Devaluation of trade name. This category is the intangible cost referring to the loss in value of the names, marks, or symbols an organization uses to distinguish its products and services. To determine the devaluation, an estimate value of trade name before and after the cyber incident needs to be assessed (Deloitte, 2016).
Loss of intellectual property. Another intangible cost includes loss of exclusive control over trade secrets, copyrights, investment plans, and other proprietary and confidential information. Unfortunately, these costs often lead to loss of competitive advantage, loss of revenue, lasting and potentially irreparable economic damage. Patents, designs, copyrights, trademarks, and trade secrets are included in this category (Deloitte, 2016).
Lost value of customer relationships. Sentimentality aside, relationships have monetary value for organizations. After a data breach, each customer or member is given a value to quantify how much a business must invest to acquire that customer/member. These costs include the likely revenue that one customer will generate for the business over time. Customer relationship value can be evaluated per industry or organization (Deloitte, 2016).
Recommendations to Reduce Costs
“Practice does not make perfect. Only perfect practice makes perfect,” said Vince Lombardi, football legend and wise man.

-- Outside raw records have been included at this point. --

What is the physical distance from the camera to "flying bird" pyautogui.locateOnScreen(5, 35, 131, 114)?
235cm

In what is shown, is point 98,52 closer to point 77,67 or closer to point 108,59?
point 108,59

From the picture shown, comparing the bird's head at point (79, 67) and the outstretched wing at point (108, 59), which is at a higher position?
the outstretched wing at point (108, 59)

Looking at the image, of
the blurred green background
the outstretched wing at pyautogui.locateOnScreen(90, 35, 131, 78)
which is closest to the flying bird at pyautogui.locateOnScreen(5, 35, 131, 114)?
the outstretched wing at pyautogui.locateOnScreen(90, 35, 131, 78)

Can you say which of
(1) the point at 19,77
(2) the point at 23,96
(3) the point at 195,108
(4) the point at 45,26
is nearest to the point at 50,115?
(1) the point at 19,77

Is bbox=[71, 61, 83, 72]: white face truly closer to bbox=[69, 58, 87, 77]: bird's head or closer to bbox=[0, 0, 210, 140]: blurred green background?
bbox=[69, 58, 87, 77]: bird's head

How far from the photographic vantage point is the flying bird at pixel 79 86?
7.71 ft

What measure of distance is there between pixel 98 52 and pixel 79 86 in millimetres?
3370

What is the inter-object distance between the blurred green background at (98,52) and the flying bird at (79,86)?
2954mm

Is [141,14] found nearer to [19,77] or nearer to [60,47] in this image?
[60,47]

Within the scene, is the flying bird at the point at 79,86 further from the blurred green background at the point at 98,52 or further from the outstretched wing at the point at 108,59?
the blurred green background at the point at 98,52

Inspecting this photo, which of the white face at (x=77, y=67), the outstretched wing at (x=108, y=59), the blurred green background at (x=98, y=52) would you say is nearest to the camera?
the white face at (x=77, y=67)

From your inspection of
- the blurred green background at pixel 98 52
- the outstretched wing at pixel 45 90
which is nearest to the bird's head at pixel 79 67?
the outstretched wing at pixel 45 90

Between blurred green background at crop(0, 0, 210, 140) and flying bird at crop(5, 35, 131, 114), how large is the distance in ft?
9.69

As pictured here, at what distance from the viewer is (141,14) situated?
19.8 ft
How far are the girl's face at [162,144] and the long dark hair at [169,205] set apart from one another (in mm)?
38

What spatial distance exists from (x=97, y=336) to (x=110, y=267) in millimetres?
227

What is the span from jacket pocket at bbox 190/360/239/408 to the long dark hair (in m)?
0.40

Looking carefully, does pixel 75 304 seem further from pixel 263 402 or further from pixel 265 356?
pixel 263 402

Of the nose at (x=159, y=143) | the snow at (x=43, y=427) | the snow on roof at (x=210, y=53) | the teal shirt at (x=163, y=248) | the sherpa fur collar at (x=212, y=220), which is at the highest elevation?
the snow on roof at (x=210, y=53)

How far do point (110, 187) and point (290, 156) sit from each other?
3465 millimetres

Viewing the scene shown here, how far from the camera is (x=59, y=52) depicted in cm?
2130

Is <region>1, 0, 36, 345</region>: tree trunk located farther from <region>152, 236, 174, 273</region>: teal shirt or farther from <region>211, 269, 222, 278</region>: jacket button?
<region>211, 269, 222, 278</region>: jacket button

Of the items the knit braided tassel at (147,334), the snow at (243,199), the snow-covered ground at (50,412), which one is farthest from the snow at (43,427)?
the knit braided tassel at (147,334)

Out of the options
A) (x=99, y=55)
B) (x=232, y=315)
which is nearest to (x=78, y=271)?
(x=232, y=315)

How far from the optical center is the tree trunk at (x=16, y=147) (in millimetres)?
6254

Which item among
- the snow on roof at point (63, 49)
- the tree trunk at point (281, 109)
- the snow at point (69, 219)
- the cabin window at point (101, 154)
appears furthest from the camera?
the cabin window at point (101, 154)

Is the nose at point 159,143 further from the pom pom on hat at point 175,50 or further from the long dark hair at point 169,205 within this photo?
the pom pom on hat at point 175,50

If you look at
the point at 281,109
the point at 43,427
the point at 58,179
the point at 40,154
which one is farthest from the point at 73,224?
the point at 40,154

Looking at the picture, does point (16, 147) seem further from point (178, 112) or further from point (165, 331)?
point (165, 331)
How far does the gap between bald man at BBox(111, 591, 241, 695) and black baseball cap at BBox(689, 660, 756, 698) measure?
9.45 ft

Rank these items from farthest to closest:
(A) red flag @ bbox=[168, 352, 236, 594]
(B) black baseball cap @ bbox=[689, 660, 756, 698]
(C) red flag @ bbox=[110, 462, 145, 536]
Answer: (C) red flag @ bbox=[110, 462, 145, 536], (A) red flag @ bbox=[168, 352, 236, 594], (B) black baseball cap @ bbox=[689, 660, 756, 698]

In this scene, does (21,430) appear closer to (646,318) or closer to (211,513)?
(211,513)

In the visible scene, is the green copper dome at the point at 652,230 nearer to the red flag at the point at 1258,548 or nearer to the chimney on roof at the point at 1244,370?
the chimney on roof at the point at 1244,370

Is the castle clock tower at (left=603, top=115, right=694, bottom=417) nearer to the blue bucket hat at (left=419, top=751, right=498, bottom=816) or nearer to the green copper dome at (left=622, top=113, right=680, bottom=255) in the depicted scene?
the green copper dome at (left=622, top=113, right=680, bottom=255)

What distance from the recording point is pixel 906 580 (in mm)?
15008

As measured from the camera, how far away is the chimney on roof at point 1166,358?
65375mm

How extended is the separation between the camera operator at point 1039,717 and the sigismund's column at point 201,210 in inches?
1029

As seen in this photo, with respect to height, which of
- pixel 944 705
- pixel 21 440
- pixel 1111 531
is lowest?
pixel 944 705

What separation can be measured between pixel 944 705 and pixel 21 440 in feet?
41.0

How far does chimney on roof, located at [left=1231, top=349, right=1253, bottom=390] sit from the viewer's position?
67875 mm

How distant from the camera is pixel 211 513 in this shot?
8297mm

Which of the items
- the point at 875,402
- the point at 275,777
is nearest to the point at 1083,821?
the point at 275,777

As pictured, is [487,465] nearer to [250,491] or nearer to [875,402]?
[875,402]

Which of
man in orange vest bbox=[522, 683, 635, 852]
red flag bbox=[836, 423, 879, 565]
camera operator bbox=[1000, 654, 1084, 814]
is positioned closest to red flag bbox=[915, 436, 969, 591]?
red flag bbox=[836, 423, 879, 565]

Why are companies falling short when it comes to data security? We believe it is caused by practice of testing from an audit perspective – meaning preparing and protecting against auditors – and not against real-world attackers. In order to prepare and prevent data breaches, we recommend the following real-world approaches to security maturity.
- Identify top risks. Determine the top risk areas and assets. These areas could include processes or activities of high value such as data sets, computer systems, control devices or other digital assets. Conduct assessments to find weaknesses and top priorities. Silent Break Security can help you out here with any type of sophisticated adversary testing. Identifying realistic, direct, and intangible impacts on an organization can help prioritize where efforts and investments should be made.

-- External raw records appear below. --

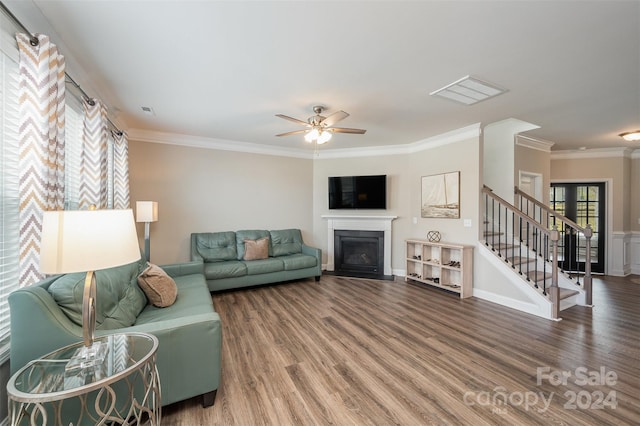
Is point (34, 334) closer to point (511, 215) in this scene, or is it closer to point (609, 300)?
point (511, 215)

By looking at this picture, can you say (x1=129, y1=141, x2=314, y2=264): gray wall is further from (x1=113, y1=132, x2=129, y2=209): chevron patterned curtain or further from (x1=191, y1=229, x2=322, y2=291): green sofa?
(x1=113, y1=132, x2=129, y2=209): chevron patterned curtain

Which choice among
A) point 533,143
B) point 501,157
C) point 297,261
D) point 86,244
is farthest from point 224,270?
point 533,143

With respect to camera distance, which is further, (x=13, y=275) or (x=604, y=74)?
(x=604, y=74)

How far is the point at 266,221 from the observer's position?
216 inches

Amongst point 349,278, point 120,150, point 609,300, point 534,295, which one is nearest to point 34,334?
point 120,150

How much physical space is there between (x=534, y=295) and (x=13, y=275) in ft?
17.0

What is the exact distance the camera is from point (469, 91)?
2.88 metres

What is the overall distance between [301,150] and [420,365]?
4.51 meters

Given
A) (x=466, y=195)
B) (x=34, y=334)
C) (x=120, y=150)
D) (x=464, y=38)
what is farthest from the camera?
(x=466, y=195)

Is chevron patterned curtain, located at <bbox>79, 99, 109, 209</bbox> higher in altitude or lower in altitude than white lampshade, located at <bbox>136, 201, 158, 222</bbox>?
higher

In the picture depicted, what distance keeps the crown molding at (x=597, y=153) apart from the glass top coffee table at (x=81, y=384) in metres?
8.07

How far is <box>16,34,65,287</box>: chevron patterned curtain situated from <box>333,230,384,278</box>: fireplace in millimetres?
4495

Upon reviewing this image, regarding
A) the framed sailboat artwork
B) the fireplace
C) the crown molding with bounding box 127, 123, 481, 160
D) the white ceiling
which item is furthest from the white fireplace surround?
the white ceiling

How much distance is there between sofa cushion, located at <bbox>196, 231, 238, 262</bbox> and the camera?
4.56 metres
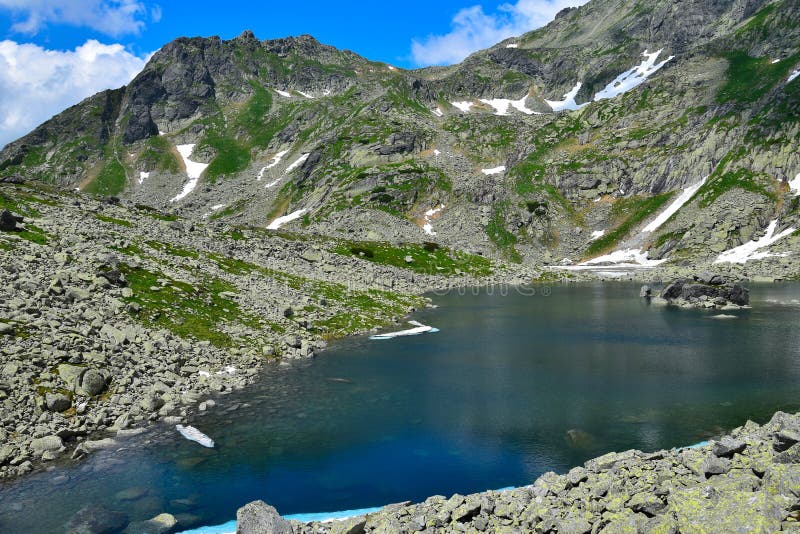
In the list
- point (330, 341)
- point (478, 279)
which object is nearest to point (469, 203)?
point (478, 279)

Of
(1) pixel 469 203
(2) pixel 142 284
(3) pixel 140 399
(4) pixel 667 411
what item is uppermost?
(1) pixel 469 203

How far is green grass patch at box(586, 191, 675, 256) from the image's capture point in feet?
572

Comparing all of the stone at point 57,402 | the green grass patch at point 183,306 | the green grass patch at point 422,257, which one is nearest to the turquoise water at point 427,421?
the stone at point 57,402

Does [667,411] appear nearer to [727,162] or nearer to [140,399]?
[140,399]

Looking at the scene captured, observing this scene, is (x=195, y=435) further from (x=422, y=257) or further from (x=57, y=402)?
(x=422, y=257)

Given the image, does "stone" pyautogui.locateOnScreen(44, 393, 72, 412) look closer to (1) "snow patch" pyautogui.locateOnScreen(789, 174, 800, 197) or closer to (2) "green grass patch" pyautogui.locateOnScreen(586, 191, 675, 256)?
(2) "green grass patch" pyautogui.locateOnScreen(586, 191, 675, 256)

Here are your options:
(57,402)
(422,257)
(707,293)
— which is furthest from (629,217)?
(57,402)

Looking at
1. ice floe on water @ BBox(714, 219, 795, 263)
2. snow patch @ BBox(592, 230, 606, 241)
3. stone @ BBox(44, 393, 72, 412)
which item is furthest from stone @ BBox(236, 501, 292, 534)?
snow patch @ BBox(592, 230, 606, 241)

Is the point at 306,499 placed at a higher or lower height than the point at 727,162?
lower

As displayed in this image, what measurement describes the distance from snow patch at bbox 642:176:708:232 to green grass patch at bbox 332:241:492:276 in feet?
205

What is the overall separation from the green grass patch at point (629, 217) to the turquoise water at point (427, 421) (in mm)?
114235

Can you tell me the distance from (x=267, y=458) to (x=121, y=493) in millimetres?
7455

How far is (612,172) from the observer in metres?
194

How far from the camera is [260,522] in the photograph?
1978 centimetres
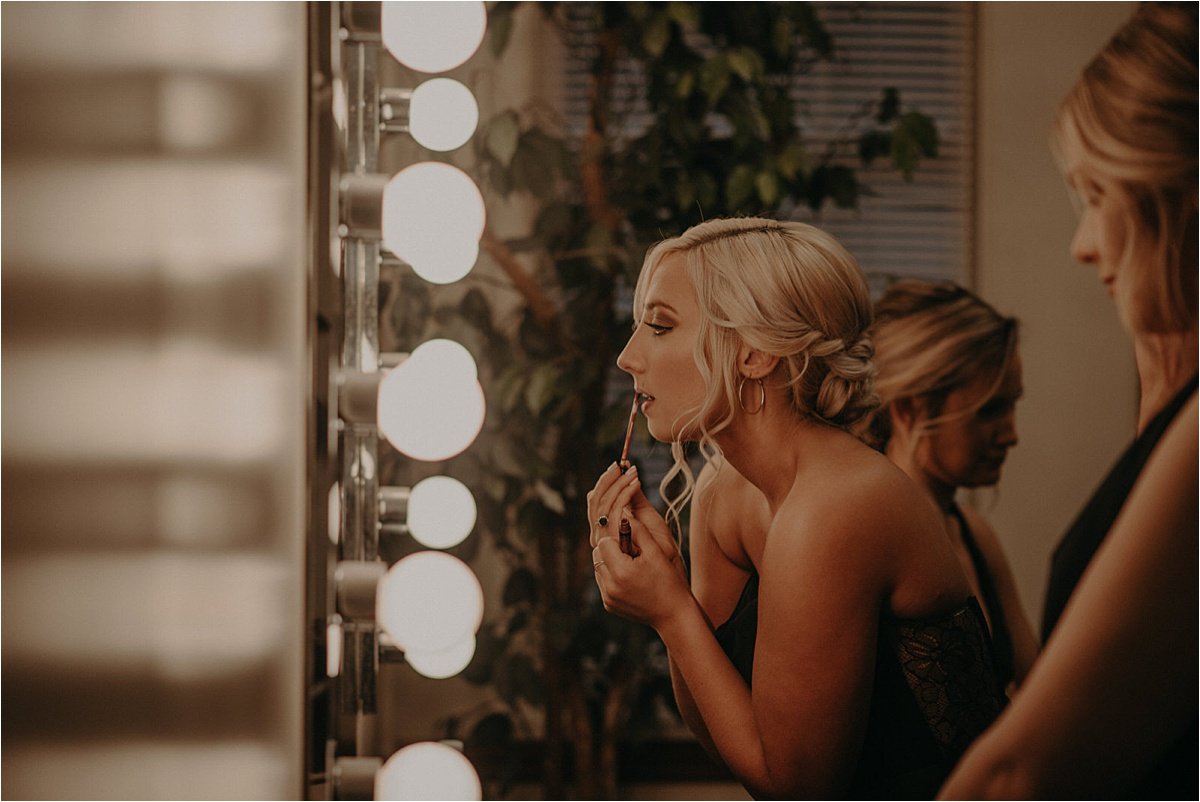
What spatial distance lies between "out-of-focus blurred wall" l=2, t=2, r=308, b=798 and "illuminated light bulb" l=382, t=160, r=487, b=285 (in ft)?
0.26

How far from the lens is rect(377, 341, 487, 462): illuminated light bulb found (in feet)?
2.58

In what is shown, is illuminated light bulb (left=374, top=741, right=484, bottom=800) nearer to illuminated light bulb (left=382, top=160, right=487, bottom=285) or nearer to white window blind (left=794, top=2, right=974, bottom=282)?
illuminated light bulb (left=382, top=160, right=487, bottom=285)

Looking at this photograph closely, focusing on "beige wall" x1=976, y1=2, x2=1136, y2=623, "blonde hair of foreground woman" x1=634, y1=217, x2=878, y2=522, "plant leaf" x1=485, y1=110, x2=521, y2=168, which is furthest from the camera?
"beige wall" x1=976, y1=2, x2=1136, y2=623

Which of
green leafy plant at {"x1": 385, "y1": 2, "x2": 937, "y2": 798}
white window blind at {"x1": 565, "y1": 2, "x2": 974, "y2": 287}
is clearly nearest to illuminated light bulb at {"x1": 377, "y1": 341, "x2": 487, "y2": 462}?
green leafy plant at {"x1": 385, "y1": 2, "x2": 937, "y2": 798}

- Build a realistic budget and invest. Once priorities are determined, make the sacrifices necessary to invest where it matters most. No organization can cover everything. Model realistic scenarios and invest in risk-focused services and products.

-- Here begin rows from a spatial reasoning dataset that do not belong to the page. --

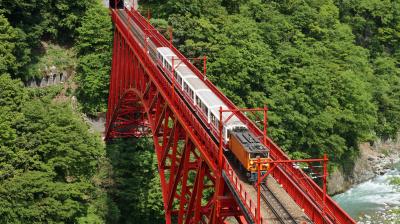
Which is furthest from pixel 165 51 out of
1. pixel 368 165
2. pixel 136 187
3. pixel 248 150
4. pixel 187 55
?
pixel 368 165

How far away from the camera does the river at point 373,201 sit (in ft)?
148

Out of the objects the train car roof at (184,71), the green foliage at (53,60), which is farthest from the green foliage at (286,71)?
the train car roof at (184,71)

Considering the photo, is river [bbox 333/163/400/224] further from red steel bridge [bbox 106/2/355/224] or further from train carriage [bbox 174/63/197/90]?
train carriage [bbox 174/63/197/90]

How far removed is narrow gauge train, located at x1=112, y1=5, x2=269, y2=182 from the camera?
21.7 m

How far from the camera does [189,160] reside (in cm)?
2880

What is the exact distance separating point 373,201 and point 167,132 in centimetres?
2780

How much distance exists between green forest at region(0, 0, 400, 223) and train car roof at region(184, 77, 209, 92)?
1044 centimetres

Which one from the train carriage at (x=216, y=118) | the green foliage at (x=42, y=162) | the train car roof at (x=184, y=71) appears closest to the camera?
the train carriage at (x=216, y=118)

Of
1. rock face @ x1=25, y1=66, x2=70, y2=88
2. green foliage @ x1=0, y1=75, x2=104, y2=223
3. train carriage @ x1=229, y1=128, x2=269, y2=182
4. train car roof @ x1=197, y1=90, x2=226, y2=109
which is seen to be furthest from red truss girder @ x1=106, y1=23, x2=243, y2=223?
rock face @ x1=25, y1=66, x2=70, y2=88

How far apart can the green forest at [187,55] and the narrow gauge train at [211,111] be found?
27.8ft

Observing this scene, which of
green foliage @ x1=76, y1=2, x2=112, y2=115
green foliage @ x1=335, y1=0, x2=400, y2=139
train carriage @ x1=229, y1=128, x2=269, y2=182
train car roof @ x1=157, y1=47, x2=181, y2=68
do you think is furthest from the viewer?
green foliage @ x1=335, y1=0, x2=400, y2=139

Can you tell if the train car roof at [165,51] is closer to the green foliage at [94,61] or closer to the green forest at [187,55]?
the green forest at [187,55]

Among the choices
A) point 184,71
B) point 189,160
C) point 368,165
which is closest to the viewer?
point 189,160

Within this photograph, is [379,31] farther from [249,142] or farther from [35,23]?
[249,142]
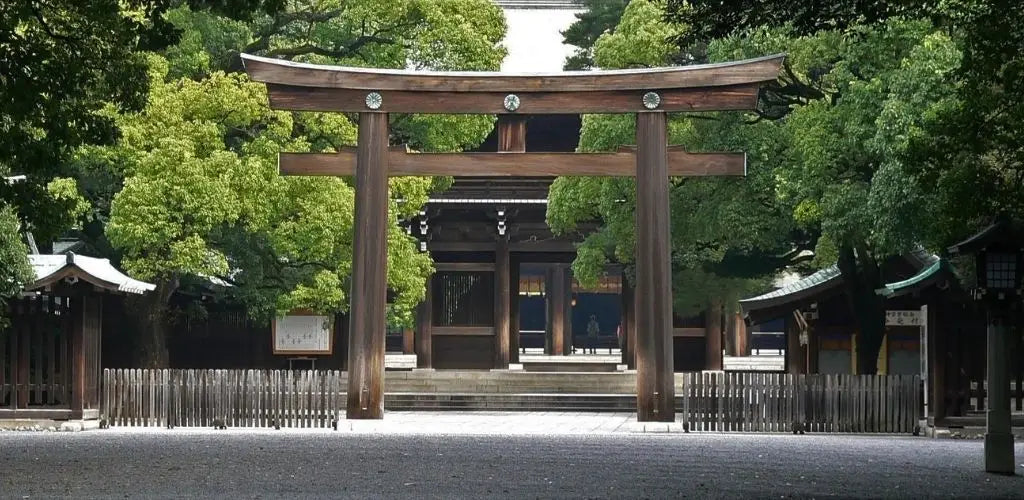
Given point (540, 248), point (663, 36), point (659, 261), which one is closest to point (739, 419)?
point (659, 261)

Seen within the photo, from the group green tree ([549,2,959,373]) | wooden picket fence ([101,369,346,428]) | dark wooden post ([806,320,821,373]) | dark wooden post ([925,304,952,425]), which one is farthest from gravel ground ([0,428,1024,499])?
dark wooden post ([806,320,821,373])

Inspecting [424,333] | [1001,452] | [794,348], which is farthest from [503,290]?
[1001,452]

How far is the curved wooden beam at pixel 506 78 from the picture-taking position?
87.5 ft

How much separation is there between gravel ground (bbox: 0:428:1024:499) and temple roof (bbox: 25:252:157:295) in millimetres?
3194

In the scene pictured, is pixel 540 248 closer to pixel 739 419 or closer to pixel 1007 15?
pixel 739 419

- Create the dream team with the right tools. Assemble a team of experts who understand not only tech and regulations, but business strategy, products, revenue streams, operations, and cyber risk programs. As for tools, investing in proper, updated systems, infrastructure and software is well worth it. There are a lot of moving parts when it comes to compliance and security maturity. Many parts don’t seem very exciting or important until they are due to a data breach. They are annoying to keep track of but valuable to have. Defensix is exactly what an organization needs before, during, and after a breach. It streamlines and simplifies security. We’re happy to tell you more here.
Data breaches are real and happening faster than ever before. As another wise man said, “It is better to prepare and prevent, than to repair and repent.” Preparation and prevention may not be a cure, but they can lessen the blow from a data breach. You know why an organization needs to be ready. How an organization prepares and prevents can make all the difference.
*Disclaimer: This article is intended to be a conglomerate of studies to organize information in a digestible manner with added analysis and recommendations from Silent Break Security. The majority of data breach statistics and information has been gathered from recent studies by IBM/Ponemon Institute (2018), Verizon (2018), and Deloitte (2016). Silent Break Security has received written permission from the Ponemon Institute, who was sponsored by IBM Security to conduct the study, Cost of Data Breach Report, 2018. Silent Break Security does not claim rights to any of the cited/quoted information.